WORKING DATA:
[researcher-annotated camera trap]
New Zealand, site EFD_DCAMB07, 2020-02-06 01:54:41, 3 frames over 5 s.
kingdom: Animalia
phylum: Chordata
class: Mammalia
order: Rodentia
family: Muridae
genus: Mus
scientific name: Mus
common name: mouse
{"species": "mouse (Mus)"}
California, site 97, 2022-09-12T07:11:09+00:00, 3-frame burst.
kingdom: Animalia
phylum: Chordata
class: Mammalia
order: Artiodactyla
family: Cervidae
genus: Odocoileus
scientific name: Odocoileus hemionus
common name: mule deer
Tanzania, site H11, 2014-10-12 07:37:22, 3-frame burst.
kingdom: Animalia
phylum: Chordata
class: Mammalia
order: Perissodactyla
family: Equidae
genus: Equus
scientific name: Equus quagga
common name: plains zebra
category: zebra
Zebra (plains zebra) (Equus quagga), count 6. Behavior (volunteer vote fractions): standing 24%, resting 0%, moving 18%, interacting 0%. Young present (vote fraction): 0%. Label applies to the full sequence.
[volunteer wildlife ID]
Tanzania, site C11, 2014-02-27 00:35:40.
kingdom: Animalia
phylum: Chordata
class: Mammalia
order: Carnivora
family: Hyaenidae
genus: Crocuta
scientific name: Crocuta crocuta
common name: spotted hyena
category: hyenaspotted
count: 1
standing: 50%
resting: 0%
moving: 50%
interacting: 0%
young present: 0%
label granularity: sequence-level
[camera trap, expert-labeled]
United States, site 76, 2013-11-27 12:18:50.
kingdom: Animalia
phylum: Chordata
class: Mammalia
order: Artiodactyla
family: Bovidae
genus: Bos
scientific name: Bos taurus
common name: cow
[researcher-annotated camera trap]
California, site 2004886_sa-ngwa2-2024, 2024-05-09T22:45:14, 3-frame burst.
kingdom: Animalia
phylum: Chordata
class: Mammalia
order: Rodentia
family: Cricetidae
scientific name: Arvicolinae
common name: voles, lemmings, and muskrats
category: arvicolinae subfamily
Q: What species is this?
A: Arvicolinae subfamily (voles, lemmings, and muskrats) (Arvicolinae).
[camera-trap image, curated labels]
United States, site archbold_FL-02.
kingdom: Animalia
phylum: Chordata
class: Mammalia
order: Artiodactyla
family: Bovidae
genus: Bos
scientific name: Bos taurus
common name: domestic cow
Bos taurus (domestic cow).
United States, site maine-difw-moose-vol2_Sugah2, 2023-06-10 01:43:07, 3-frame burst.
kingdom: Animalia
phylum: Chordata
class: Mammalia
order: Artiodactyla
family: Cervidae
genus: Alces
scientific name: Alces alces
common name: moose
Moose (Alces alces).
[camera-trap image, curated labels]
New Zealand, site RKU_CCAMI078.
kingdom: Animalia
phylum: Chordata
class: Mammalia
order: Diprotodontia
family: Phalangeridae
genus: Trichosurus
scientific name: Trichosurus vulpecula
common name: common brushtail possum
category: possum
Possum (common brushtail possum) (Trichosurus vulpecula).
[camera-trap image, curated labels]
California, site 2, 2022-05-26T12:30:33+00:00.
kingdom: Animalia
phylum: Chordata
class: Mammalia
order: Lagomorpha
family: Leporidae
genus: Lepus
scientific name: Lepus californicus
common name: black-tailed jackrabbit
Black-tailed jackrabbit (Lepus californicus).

INSTRUCTIONS FOR THE TASK: Every record here must be output exactly, word for word.

SOLUTION TO THE EXERCISE:
[researcher-annotated camera trap]
New Zealand, site EFD_DCAMB07, 2020-02-06 01:54:41, 3 frames over 5 s.
kingdom: Animalia
phylum: Chordata
class: Mammalia
order: Rodentia
family: Muridae
genus: Mus
scientific name: Mus
common name: mouse
{"species": "mouse (Mus)"}
California, site 97, 2022-09-12T07:11:09+00:00, 3-frame burst.
kingdom: Animalia
phylum: Chordata
class: Mammalia
order: Artiodactyla
family: Cervidae
genus: Odocoileus
scientific name: Odocoileus hemionus
common name: mule deer
Tanzania, site H11, 2014-10-12 07:37:22, 3-frame burst.
kingdom: Animalia
phylum: Chordata
class: Mammalia
order: Perissodactyla
family: Equidae
genus: Equus
scientific name: Equus quagga
common name: plains zebra
category: zebra
Zebra (plains zebra) (Equus quagga), count 6. Behavior (volunteer vote fractions): standing 24%, resting 0%, moving 18%, interacting 0%. Young present (vote fraction): 0%. Label applies to the full sequence.
[volunteer wildlife ID]
Tanzania, site C11, 2014-02-27 00:35:40.
kingdom: Animalia
phylum: Chordata
class: Mammalia
order: Carnivora
family: Hyaenidae
genus: Crocuta
scientific name: Crocuta crocuta
common name: spotted hyena
category: hyenaspotted
count: 1
standing: 50%
resting: 0%
moving: 50%
interacting: 0%
young present: 0%
label granularity: sequence-level
[camera trap, expert-labeled]
United States, site 76, 2013-11-27 12:18:50.
kingdom: Animalia
phylum: Chordata
class: Mammalia
order: Artiodactyla
family: Bovidae
genus: Bos
scientific name: Bos taurus
common name: cow
[researcher-annotated camera trap]
California, site 2004886_sa-ngwa2-2024, 2024-05-09T22:45:14, 3-frame burst.
kingdom: Animalia
phylum: Chordata
class: Mammalia
order: Rodentia
family: Cricetidae
scientific name: Arvicolinae
common name: voles, lemmings, and muskrats
category: arvicolinae subfamily
Q: What species is this?
A: Arvicolinae subfamily (voles, lemmings, and muskrats) (Arvicolinae).
[camera-trap image, curated labels]
United States, site archbold_FL-02.
kingdom: Animalia
phylum: Chordata
class: Mammalia
order: Artiodactyla
family: Bovidae
genus: Bos
scientific name: Bos taurus
common name: domestic cow
Bos taurus (domestic cow).
United States, site maine-difw-moose-vol2_Sugah2, 2023-06-10 01:43:07, 3-frame burst.
kingdom: Animalia
phylum: Chordata
class: Mammalia
order: Artiodactyla
family: Cervidae
genus: Alces
scientific name: Alces alces
common name: moose
Moose (Alces alces).
[camera-trap image, curated labels]
New Zealand, site RKU_CCAMI078.
kingdom: Animalia
phylum: Chordata
class: Mammalia
order: Diprotodontia
family: Phalangeridae
genus: Trichosurus
scientific name: Trichosurus vulpecula
common name: common brushtail possum
category: possum
Possum (common brushtail possum) (Trichosurus vulpecula).
[camera-trap image, curated labels]
California, site 2, 2022-05-26T12:30:33+00:00.
kingdom: Animalia
phylum: Chordata
class: Mammalia
order: Lagomorpha
family: Leporidae
genus: Lepus
scientific name: Lepus californicus
common name: black-tailed jackrabbit
Black-tailed jackrabbit (Lepus californicus).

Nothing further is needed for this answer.